• Excerpts from spatial question data:
=======

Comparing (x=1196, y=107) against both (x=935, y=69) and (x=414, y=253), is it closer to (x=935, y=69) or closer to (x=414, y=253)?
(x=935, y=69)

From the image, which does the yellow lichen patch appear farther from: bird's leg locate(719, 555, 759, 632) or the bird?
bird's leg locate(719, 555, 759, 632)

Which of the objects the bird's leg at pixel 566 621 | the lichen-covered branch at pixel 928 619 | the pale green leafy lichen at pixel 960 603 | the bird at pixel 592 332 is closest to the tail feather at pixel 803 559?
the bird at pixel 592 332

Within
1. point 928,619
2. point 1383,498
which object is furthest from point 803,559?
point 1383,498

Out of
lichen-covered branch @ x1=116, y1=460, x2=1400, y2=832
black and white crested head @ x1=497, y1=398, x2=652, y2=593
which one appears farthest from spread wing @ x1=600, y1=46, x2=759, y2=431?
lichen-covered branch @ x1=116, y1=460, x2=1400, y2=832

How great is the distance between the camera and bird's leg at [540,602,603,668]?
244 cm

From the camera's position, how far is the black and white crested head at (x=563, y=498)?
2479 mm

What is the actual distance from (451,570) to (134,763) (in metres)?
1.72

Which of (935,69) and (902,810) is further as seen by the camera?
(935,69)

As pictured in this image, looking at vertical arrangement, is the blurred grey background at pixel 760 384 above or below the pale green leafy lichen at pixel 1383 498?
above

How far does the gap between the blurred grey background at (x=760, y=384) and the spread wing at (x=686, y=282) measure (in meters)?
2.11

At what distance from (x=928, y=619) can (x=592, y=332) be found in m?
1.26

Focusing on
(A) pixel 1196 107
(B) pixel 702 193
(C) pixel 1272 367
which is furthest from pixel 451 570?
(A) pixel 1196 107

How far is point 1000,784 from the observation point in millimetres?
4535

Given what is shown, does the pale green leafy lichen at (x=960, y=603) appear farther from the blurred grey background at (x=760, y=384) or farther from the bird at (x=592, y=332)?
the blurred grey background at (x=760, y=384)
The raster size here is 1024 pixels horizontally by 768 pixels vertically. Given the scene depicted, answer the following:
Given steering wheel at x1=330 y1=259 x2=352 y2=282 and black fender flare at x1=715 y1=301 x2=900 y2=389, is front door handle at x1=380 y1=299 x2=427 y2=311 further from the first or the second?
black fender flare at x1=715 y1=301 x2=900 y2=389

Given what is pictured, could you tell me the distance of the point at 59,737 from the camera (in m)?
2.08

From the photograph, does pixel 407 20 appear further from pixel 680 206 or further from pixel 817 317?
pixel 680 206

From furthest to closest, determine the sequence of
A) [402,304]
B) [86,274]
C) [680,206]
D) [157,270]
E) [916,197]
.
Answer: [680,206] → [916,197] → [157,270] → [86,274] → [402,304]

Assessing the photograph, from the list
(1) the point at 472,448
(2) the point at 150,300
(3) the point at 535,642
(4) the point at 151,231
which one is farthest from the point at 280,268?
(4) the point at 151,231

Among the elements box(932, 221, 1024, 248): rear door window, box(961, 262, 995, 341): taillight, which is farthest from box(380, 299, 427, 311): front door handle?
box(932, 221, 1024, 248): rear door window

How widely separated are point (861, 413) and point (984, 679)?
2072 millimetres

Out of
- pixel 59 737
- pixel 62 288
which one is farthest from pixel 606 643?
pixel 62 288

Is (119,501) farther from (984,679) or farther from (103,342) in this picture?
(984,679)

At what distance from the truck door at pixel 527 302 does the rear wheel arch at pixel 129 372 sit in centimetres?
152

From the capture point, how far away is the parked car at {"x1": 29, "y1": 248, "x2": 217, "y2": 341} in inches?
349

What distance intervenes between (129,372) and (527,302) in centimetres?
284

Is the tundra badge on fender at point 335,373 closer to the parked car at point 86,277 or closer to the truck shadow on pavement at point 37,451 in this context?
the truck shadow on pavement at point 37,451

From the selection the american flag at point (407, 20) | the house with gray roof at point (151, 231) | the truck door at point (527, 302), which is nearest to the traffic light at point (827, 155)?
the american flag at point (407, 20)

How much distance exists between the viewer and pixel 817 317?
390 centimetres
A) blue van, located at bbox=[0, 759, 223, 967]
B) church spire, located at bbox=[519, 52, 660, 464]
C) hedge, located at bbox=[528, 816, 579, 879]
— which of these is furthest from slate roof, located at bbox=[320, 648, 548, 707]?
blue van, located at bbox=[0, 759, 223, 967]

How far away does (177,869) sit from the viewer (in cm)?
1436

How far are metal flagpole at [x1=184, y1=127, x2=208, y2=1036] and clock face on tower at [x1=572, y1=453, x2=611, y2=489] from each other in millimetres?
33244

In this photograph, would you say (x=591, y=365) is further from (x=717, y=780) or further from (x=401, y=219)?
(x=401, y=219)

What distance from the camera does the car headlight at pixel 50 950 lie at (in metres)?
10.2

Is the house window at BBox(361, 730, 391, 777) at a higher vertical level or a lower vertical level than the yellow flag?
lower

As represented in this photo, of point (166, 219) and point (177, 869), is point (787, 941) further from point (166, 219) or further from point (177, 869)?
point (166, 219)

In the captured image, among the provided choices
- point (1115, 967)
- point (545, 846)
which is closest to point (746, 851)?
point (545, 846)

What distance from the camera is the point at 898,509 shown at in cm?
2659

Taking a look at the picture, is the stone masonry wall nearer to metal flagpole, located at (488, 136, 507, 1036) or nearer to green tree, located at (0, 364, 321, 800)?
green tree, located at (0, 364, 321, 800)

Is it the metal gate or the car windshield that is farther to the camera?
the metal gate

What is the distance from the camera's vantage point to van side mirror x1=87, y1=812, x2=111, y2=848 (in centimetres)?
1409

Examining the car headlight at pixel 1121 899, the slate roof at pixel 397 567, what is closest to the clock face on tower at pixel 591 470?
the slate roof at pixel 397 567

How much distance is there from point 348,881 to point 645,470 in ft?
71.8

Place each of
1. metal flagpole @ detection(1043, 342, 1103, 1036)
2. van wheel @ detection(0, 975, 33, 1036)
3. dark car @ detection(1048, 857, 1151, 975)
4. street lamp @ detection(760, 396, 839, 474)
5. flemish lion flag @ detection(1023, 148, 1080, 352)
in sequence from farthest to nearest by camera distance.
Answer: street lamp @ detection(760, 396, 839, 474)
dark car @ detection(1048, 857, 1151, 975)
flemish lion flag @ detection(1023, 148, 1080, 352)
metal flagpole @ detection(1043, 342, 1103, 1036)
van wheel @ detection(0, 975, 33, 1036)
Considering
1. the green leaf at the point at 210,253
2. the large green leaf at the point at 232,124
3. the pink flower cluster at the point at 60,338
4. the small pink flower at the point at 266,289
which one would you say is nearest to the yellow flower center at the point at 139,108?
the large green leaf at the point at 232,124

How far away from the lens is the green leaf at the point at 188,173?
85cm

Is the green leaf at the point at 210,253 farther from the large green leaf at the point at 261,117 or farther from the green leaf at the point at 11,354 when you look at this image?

=======

• Exercise goal: Turn the lines of the records from the line with "Place each of" up to and including the line with "5. flemish lion" into a Markdown table with the columns Row and Line, numbering each line and skipping blank ones.

• Task result:
| Row | Line |
|---|---|
| 1 | Place each of |
| 2 | 1. metal flagpole @ detection(1043, 342, 1103, 1036) |
| 3 | 2. van wheel @ detection(0, 975, 33, 1036) |
| 4 | 3. dark car @ detection(1048, 857, 1151, 975) |
| 5 | 4. street lamp @ detection(760, 396, 839, 474) |
| 6 | 5. flemish lion flag @ detection(1023, 148, 1080, 352) |